Constitution Day is an overlooked holiday. Yet Sept. 17 should not go unnoticed. The foundational principle of our governing charter is at risk of being forgotten. Recalling it is essential to our national future.
With the distance of 234 years, it’s easy to forget the revolutionary nature of the Constitution. Like every country, America’s founders asked themselves a simple question: Where does power come from?
Yet unlike every country, they gave a radical answer. It is the Constitution’s first three words: “We the people.”
This principle turned history on its head. It recognized the truth that you and I and all our fellow citizens are the ultimate authority. The Constitution set forth a powerful standard for Americans to meet.
From the moment those words were written, it was obvious: America fell short. Our country has allowed terrible wrongs to exist, most notably slavery. Such injustices made “we the people” more hope than fact. They concentrated power in the hands of a few, despite the moral mandate to empower the many.
Previous generations strived to uphold that promise. The abolitionists helped end slavery after the Civil War, the suffragettes won the right to vote for women, the civil rights movement moved us closer to equal protection under the law, and so many others have written the story of American empowerment. With each barrier that was broken, the country moved closer to “we the people.”
But somewhere along the way, that progress stalled, and even reversed.
Not in every respect. The quest to empower all our fellow citizens is alive and well in movements for equality under the law, criminal justice reform, a better education system, and economic opportunity for all, among others. Yet in other ways, the recent trend has been to disempower people. Power is being taken from the many and given to a select few.
This trend takes many forms, and it defies a simplistic left-versus-right framework.
To start, our elected officials have asserted control over ever more of daily life.

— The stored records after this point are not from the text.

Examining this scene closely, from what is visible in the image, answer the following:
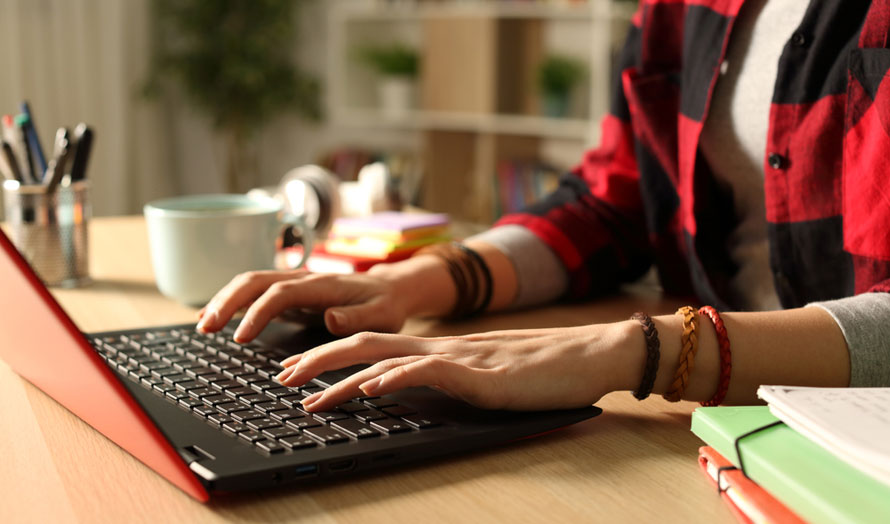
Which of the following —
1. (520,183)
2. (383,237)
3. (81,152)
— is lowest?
(520,183)

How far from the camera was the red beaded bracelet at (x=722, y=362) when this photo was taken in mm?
619

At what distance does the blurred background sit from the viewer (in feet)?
10.9

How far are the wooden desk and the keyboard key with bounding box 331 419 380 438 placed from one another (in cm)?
3

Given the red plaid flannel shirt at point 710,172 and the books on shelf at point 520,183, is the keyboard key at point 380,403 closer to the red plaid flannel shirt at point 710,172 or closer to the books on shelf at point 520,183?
the red plaid flannel shirt at point 710,172

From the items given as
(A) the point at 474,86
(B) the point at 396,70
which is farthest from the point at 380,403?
(B) the point at 396,70

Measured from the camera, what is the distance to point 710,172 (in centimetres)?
98

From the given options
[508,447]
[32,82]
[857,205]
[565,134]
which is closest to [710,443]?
[508,447]

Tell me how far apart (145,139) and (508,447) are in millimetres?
3515

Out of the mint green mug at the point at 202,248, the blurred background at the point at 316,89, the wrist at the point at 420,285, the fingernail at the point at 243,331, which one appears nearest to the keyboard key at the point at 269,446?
the fingernail at the point at 243,331

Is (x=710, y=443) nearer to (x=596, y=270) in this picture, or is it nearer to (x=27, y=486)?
(x=27, y=486)

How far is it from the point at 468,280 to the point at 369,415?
0.37 meters

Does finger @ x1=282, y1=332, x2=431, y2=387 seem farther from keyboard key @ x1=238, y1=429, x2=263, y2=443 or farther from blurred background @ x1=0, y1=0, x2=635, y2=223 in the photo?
blurred background @ x1=0, y1=0, x2=635, y2=223

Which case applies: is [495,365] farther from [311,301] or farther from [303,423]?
[311,301]

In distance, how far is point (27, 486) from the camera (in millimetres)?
495
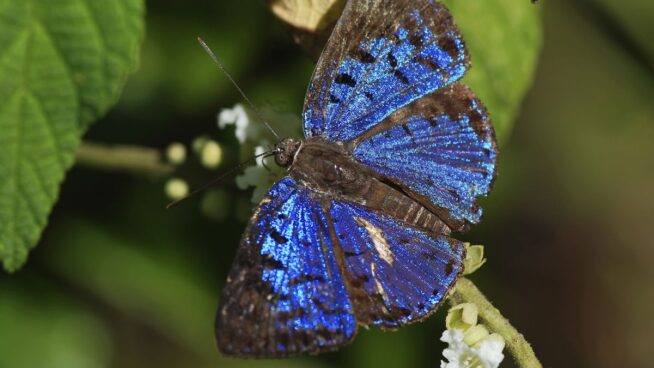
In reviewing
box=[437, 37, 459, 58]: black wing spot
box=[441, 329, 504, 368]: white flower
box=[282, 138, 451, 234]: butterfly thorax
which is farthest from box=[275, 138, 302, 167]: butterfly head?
box=[441, 329, 504, 368]: white flower

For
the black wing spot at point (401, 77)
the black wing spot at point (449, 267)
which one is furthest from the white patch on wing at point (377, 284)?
the black wing spot at point (401, 77)

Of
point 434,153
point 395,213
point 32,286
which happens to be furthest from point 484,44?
point 32,286

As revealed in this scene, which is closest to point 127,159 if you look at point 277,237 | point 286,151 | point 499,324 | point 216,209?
point 216,209

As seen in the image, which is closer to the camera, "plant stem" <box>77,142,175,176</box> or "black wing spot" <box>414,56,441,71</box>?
"black wing spot" <box>414,56,441,71</box>

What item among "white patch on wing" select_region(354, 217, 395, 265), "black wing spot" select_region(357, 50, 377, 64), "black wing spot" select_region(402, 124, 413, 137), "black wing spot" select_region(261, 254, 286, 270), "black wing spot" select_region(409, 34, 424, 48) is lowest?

Across both parties, there is a growing sense that nothing is beyond the government’s purview — that all questions can be resolved by federal legislation and executive orders handed down from on high. Yet the more power that’s wielded by Washington, D.C., the less that’s left for Americans everywhere else. A government capable of doing everything will leave the people with the freedom to do nothing.

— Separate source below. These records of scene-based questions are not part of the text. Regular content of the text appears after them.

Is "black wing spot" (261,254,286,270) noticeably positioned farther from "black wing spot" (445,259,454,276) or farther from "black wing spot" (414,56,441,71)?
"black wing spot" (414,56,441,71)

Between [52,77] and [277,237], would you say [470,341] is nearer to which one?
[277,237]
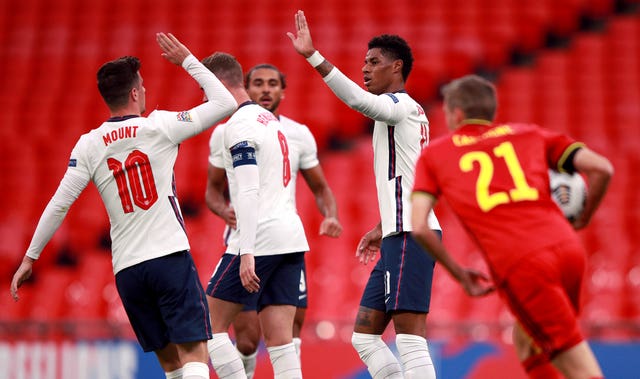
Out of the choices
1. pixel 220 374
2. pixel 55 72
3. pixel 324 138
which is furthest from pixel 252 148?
pixel 55 72

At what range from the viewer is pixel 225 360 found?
5.98m

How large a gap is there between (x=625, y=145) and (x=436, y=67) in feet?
9.51

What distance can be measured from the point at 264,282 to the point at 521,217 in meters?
2.24

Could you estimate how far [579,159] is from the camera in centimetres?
438

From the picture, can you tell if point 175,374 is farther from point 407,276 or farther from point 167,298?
point 407,276

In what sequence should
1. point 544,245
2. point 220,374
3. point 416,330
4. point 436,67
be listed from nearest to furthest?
point 544,245
point 416,330
point 220,374
point 436,67

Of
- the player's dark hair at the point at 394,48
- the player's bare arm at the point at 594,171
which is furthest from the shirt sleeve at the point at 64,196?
the player's bare arm at the point at 594,171

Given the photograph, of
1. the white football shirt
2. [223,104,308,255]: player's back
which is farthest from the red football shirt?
[223,104,308,255]: player's back

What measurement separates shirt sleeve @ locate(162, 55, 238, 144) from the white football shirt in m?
0.80

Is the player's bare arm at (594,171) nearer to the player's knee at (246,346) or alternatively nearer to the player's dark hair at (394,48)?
the player's dark hair at (394,48)

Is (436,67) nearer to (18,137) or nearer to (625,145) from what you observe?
(625,145)

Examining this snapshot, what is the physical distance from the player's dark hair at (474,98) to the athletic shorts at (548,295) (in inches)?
28.5

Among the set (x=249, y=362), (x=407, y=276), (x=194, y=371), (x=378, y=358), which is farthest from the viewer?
(x=249, y=362)

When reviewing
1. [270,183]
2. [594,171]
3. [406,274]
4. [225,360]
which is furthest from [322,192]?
[594,171]
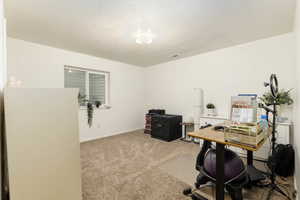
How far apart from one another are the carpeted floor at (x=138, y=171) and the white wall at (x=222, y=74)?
4.84ft

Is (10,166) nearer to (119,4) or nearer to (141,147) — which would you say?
(119,4)

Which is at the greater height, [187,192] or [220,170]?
[220,170]

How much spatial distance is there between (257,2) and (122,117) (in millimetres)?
4218

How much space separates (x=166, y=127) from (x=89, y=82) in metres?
2.63

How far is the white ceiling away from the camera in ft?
5.97

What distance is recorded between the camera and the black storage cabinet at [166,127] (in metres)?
3.85

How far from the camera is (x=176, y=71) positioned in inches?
176

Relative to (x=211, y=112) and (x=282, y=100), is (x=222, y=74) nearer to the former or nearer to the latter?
(x=211, y=112)

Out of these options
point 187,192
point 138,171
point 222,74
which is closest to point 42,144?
point 138,171

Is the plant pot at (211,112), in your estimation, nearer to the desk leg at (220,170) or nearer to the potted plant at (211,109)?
the potted plant at (211,109)

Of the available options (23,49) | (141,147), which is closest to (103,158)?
(141,147)

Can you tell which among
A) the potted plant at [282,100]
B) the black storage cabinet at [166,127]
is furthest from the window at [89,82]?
the potted plant at [282,100]

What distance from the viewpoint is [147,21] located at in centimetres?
219

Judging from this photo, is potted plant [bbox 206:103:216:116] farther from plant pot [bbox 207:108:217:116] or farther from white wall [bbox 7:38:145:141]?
white wall [bbox 7:38:145:141]
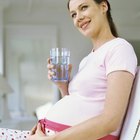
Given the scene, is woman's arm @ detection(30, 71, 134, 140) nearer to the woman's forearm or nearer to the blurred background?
the woman's forearm

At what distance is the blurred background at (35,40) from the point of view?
4469 millimetres

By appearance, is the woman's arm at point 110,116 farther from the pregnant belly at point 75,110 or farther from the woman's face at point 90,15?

Elected officials also have delegated their power to the judicial branch.
Rather than take hard votes on tough issues, they’ve asked the Supreme Court to decide some of the most divisive and consequential issues. Yet the American people gave lawmakers the power to legislate, and by giving that power away to unelected judges, we the people are less able to hold our leaders accountable and shift the policies that govern our lives.
Finally, our elected officials have created a government insulated from the people’s control.
It’s called the “administrative state,” and it’s so large, even Washington, D.C. doesn’t know how many departments, agencies and commissions it has created. This vast bureaucracy has authority to control the economy and even create federal crimes — 300,000 and counting. Yet no American ever voted for it, and none of us can vote against it. Do we really want power to reside with the unelected and unaccountable?
All three problems are getting harder to ignore. If you’re on the left, you’ve probably worried about D.C.’s decisions in recent years; if you’re on the right, you may feel the same way right now. Americans of all political stripes are wondering why so much power has been granted to so few people, with so few limitations on how they can wield it, and so few consequences when they overstep their bounds.
There’s no better day to think about these challenges than Constitution Day. And there’s no better time to ask the question that animates that document: Where does power come from?
The answer is “we the people” — all of us, not merely some of us. It’s as radical now as it was on Sept. 17, 1787. And it’s just as important to return and keep that power where it belongs.
Doug DeVos is co-chairman of Amway and chairman of the National Constitution Center.